Article 6SCY7 Stalker 2: Heart of Chornobyl review – transfixing Ukrainian dystopia built on underlying tragedy

Stalker 2: Heart of Chornobyl review – transfixing Ukrainian dystopia built on underlying tragedy

by
Keith Stuart
from Technology | The Guardian on (#6SCY7)

GSC Game World; PC, Xbox
Explore the starkly beautiful landscapes of the irradiated Zone in this foreboding and remorselessly challenging survival adventure

When Ukrainian developer GSC Game World released the apocalyptic adventure Stalker in 2007, it was considered a bleakly improbable piece of speculative fiction.

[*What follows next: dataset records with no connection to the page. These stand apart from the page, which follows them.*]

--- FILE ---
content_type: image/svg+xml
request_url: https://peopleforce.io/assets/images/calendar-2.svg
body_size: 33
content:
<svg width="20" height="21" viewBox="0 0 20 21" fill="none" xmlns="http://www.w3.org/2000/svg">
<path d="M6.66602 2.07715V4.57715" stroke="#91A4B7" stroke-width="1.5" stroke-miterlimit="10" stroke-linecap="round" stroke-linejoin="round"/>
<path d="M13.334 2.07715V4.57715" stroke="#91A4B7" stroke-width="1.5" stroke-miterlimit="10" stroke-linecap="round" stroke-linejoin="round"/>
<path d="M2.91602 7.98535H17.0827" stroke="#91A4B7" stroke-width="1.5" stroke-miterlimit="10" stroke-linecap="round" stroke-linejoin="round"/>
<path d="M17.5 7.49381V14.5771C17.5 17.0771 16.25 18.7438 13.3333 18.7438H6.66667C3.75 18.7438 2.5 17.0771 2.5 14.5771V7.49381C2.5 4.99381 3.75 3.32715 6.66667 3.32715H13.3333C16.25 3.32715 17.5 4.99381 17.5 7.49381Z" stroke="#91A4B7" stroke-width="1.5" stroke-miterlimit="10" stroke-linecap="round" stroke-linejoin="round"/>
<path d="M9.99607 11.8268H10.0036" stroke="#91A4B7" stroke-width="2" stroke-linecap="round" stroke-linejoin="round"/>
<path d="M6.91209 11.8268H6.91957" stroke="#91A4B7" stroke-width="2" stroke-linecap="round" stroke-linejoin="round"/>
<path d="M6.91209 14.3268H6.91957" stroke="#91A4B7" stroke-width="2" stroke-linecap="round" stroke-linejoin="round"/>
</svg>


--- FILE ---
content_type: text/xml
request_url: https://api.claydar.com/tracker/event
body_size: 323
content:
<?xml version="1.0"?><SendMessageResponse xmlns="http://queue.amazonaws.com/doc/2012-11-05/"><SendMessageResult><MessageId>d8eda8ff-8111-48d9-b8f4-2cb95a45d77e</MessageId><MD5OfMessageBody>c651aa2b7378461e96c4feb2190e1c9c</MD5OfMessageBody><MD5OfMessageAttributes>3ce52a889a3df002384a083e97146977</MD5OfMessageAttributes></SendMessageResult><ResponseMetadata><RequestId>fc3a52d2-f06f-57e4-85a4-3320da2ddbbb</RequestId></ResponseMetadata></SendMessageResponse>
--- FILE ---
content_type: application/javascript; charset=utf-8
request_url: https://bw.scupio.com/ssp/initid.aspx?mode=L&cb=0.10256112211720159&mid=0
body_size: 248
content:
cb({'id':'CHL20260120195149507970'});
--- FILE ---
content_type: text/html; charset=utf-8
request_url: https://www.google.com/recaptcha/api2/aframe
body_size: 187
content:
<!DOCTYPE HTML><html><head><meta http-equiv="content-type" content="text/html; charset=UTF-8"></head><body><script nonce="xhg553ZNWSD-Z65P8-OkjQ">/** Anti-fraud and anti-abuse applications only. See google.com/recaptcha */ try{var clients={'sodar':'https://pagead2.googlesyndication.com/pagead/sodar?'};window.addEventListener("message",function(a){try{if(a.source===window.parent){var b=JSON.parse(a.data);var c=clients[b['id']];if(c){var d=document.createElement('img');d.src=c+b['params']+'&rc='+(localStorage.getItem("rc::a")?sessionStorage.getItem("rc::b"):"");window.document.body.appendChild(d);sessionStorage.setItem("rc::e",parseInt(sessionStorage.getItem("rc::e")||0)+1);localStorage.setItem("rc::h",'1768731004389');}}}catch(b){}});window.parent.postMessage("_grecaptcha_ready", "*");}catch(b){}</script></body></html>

Heavily inspired by cult novel Roadside Picnic, it imagined an alternative timeline in which a scientific experiment in 2006 caused a second Chornobyl disaster and a vast irradiated zone filled with powerful space-time anomalies, in which the only inhabitants were mutants and the titular stalkers: men who wandered the wastelands looking for valuable artefacts.

The sequel, however, arrives in a very different world, its lengthy development period having been affected by both the Covid pandemic and the Russian invasion of Ukraine. Now the Stalker vision is a lot less improbable and its speculation has a much greater sense of urgency and authenticity.